* _TASK DIRECTIONS_:
Lines below that include the word "html" should each be copied.

____________________

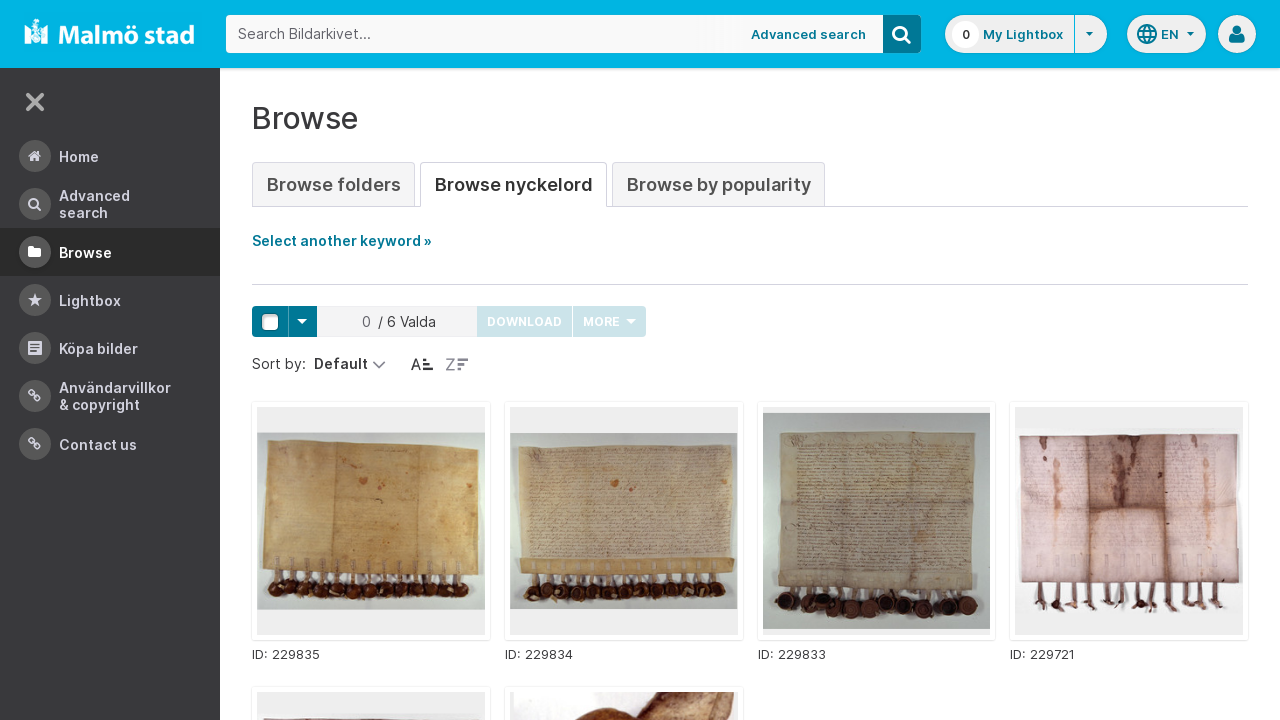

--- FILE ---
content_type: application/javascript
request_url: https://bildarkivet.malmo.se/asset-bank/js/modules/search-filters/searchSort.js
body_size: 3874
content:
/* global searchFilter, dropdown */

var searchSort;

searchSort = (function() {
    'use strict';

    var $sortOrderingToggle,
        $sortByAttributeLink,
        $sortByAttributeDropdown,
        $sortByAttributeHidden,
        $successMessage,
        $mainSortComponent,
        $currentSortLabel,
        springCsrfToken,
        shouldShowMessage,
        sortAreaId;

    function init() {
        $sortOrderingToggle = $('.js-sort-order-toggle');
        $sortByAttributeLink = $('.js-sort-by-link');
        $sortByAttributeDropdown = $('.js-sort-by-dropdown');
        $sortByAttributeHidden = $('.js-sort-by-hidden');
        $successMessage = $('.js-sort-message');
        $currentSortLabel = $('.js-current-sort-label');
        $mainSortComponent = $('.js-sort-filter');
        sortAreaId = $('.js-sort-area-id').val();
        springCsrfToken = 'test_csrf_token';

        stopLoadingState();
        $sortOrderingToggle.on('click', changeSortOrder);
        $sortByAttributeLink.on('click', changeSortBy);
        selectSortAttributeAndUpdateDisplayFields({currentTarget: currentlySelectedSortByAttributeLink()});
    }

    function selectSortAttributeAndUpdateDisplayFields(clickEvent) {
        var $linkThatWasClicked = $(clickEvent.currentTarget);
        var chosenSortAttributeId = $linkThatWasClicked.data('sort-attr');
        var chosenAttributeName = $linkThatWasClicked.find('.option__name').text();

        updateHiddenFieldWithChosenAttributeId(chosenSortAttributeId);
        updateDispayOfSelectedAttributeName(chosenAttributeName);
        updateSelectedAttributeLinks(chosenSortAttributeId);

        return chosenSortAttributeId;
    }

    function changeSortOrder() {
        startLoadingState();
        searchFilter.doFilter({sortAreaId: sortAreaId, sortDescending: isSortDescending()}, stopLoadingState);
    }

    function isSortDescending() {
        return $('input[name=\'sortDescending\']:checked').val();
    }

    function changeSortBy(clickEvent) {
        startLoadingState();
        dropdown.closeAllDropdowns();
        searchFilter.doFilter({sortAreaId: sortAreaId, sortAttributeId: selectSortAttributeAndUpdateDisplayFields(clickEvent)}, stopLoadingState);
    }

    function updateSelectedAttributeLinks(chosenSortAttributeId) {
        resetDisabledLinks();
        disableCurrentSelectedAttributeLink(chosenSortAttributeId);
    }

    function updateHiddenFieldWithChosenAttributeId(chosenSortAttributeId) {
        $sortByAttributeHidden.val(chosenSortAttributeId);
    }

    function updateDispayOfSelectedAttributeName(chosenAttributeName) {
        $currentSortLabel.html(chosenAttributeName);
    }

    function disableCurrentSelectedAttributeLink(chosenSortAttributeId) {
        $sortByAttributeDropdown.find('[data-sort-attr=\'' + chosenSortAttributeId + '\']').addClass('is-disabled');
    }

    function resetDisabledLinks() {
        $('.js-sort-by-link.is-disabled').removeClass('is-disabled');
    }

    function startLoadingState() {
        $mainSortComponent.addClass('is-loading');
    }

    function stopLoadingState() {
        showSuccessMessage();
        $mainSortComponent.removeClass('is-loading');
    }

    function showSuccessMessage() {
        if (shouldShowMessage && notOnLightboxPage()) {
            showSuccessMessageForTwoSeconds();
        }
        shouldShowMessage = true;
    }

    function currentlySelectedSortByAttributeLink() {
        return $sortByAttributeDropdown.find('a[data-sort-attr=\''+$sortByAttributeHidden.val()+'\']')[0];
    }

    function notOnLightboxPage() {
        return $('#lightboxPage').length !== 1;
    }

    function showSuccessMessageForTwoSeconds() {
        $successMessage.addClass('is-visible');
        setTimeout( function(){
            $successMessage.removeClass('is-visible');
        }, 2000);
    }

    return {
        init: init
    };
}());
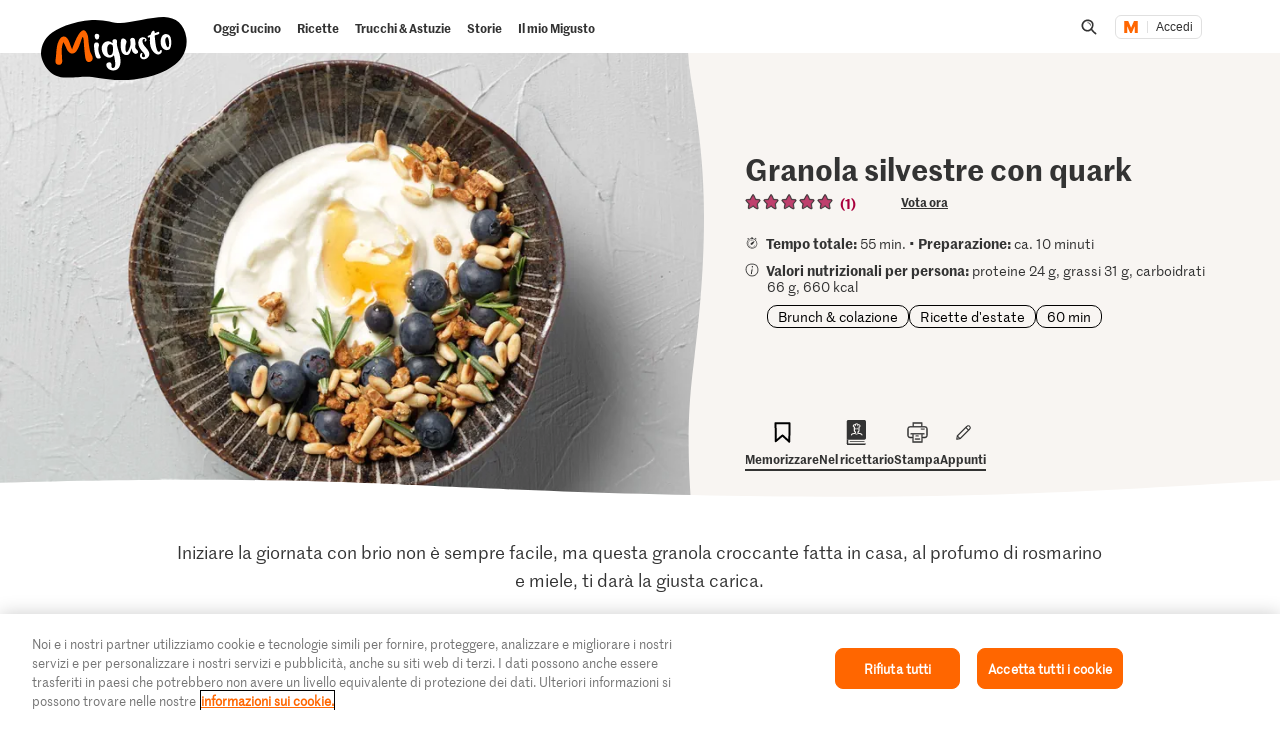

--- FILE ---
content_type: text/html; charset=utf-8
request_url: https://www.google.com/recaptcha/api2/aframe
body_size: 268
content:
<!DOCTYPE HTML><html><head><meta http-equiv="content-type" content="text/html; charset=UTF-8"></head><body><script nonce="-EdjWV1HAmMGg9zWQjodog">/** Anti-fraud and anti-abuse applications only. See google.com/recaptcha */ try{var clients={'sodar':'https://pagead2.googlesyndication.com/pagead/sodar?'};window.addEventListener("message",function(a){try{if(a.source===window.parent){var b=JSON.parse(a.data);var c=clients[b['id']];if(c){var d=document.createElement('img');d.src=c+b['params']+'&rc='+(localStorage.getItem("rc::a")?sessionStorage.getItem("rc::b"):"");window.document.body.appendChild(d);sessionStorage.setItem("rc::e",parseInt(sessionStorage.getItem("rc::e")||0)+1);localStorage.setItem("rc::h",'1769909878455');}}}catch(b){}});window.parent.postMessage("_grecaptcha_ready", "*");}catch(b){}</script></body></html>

____________________

* _TASK ANSWER_:
        $currentSortLabel.html(chosenAttributeName);
content_type: text/html; charset=utf-8
<!DOCTYPE HTML><html><head><meta http-equiv="content-type" content="text/html; charset=UTF-8"></head><body><script nonce="-EdjWV1HAmMGg9zWQjodog">/** Anti-fraud and anti-abuse applications only. See google.com/recaptcha */ try{var clients={'sodar':'https://pagead2.googlesyndication.com/pagead/sodar?'};window.addEventListener("message",function(a){try{if(a.source===window.parent){var b=JSON.parse(a.data);var c=clients[b['id']];if(c){var d=document.createElement('img');d.src=c+b['params']+'&rc='+(localStorage.getItem("rc::a")?sessionStorage.getItem("rc::b"):"");window.document.body.appendChild(d);sessionStorage.setItem("rc::e",parseInt(sessionStorage.getItem("rc::e")||0)+1);localStorage.setItem("rc::h",'1769909878455');}}}catch(b){}});window.parent.postMessage("_grecaptcha_ready", "*");}catch(b){}</script></body></html>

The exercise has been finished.